Matta’s company, Crescent Crypto Asset Management, has a number of policies in place to counter the volatility of the altcoin market.
He told CNBC it starts with using a 90-day average on the price of each coin to determine its true value.
“We see some of these coins explode in value and jump into the top 20. They really need to sustain that value to prove themselves as a real true investment. So it needs to meet that threshold to stay in the portfolio.
We also have controls around liquidity measures. It has to meet certain thresholds and be available on multiple exchanges that are available here in the United States. And actually, custody is a big piece for us. We won’t hold a coin that you can’t hold in cold storage. We want to make sure people are able to store these in the safest way as you constantly hear about these exchange hacks. We don’t want our clients or the index to really be taking that risk.”

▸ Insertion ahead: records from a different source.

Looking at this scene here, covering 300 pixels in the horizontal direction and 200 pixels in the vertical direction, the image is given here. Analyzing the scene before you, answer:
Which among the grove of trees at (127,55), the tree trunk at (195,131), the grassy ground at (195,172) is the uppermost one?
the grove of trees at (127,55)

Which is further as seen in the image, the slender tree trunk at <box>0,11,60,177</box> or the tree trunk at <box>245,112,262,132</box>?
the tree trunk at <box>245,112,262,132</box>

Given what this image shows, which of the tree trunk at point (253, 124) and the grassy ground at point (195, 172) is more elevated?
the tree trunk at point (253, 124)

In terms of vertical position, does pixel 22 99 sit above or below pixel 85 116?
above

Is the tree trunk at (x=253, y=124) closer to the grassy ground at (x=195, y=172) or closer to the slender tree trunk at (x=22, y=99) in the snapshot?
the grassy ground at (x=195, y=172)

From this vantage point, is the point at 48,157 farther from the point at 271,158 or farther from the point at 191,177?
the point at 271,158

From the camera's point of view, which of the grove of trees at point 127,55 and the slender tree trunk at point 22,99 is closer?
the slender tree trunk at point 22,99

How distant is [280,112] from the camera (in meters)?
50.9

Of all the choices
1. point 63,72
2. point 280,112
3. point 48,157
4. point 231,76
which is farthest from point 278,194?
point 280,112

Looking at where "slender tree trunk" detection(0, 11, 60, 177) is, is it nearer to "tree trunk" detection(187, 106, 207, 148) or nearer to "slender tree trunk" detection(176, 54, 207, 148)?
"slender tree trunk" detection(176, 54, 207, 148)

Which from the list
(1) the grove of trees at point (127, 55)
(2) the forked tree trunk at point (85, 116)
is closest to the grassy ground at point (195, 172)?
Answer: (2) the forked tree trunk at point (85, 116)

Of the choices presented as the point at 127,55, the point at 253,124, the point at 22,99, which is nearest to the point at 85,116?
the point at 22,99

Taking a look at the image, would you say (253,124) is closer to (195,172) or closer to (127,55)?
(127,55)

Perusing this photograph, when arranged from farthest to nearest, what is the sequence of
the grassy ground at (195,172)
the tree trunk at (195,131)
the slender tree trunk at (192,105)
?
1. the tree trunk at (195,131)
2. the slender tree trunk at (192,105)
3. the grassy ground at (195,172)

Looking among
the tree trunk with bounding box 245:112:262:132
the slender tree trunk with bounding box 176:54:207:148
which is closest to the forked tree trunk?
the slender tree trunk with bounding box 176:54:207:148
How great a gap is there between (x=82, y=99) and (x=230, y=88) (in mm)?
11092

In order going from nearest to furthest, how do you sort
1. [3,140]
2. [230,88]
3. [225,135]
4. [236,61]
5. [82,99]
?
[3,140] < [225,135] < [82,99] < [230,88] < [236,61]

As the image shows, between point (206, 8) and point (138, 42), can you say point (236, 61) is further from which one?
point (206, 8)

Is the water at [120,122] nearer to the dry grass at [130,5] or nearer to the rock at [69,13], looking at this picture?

Matta’s recommendation comes despite the correlation between Bitcoin and the altcoin market.
“There’s various levels of correlation between these coins. But holding a basket of 20 versus just holding Bitcoin, you’re going to get better absolute end-risk adjusted returns because of that diversification benefit that you get.
Even though each coin may be incremental, it’s still better than holding something like Bitcoin. Your drawdowns will be less – less volatility with holding a diversified basket.”
Matta is one in a long list of Wall Street traders and bankers leaving traditional financial institutions to jump into cryptocurrency. He left Goldman Sachs soon after an offer to become a vice president, deciding instead to launch Crescent Crypto Asset Management late last year.